Bill Siegel also gave a revealing interview in the Chicago Tribune on his 20-year fight to get this film made, despite a perception of "Ali fatigue" on the part of some funders, and his luck in finding unseen archival footage of Ali. In another interview with LifeandTimes.com, Bill notes that the film is "a story about Muhammad Ali, but really it’s a story about us and how our perspective on him has changed because of how we’ve changed."
You can read a glowing review of the film at The Playlist on IndieWIRE, which calls the film: "A wholly illuminating look at Muhammad Ali in all his complexity, providing a surprisingly fresh and vivid portrait of a man who played rope-a-dope with history, religion and sport and emerged from the ring as an inspiring, and flawed icon."
For TheDissolve.com, Noel Murray writes: "Ali’s greatest fight, covered in this film as it never has been before, was to be accepted as himself, not as anyone’s symbol."
In the New York Daily News' 4-Star review, Joe Neumier says "the terrific “Trials” is required watching."
We could still use your help to help this film make the impact it deserves.
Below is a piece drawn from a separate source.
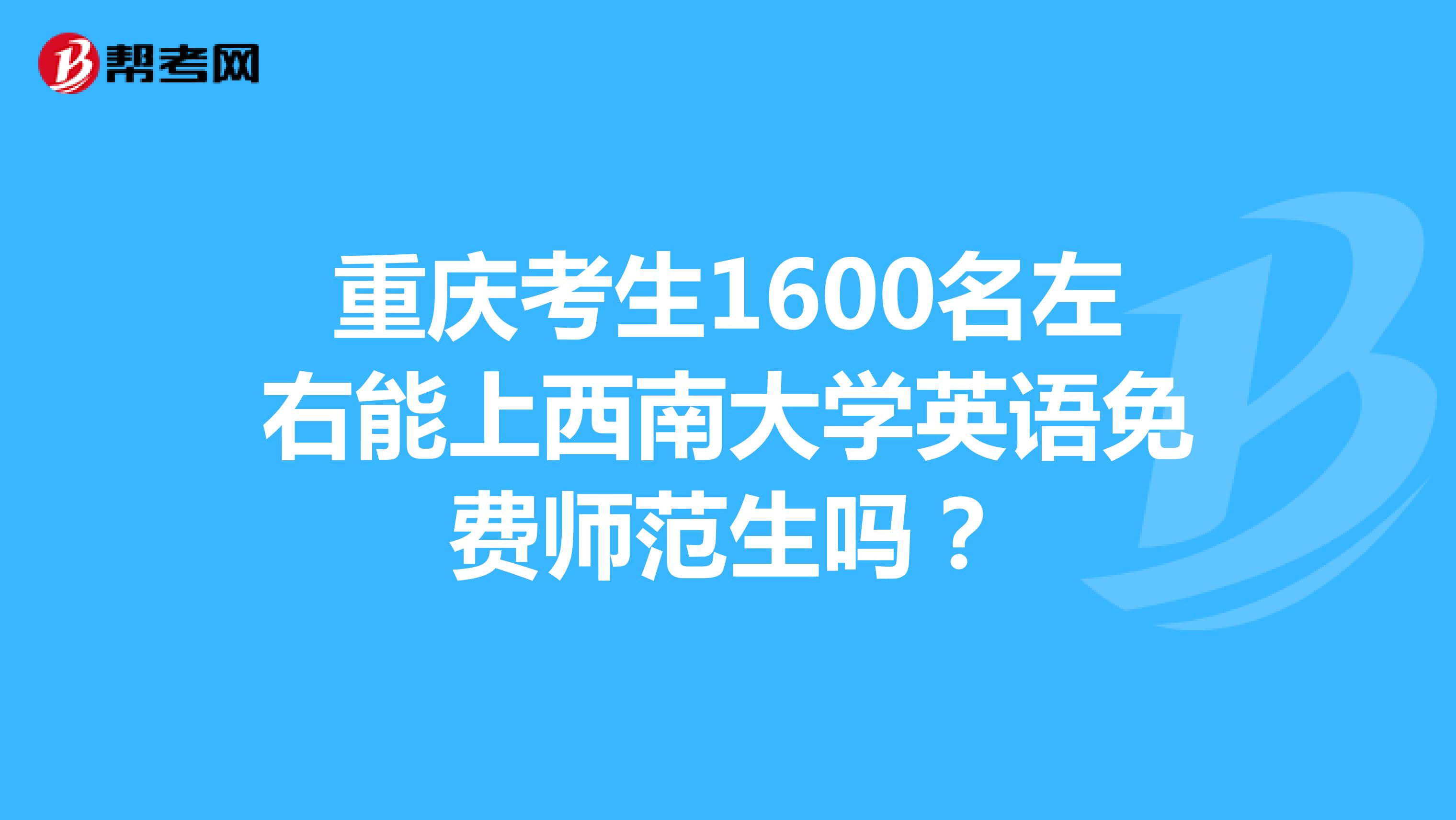 沙区自考信息网_沙区自考网座位查询_沙区自考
Please donate to our outreach campaign if you can.
It’s been a great summer for Unbroken Glass. Editor Matt Lauterbach has been hard at work and has completed going through all of the footage, now putting together a critical first “assembly” cut, where we’ll know exactly what we have and what we still need to get.
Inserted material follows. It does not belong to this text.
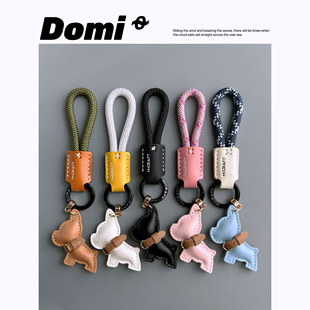 手工真皮挂绳创意法斗犬小狗包包挂件高级车钥匙挂饰ins情侣礼物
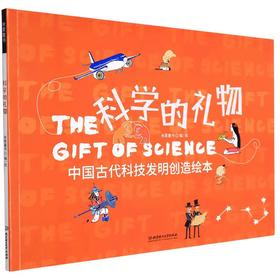 【独家旧书3折】简装儿童绘本 科学的礼物 二手书籍（新疆 西藏 甘肃 青海 海南不包邮）bjk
In July, the Unbroken Glass team headed down to Albuquerque, New Mexico to shoot with Dinesh sister’s Seema and Rashmi. It was a scene of transition change, as Seema shared some big life decisions and reflected with Dinesh on the process of making the film.
On Thursday September 5th we held our “Drinks in Progress” party at Schuba’s in Chicago. We celebrated a long productive summer by showing two very well-received new clips from the film, and are looking forward to a long productive fall and winter.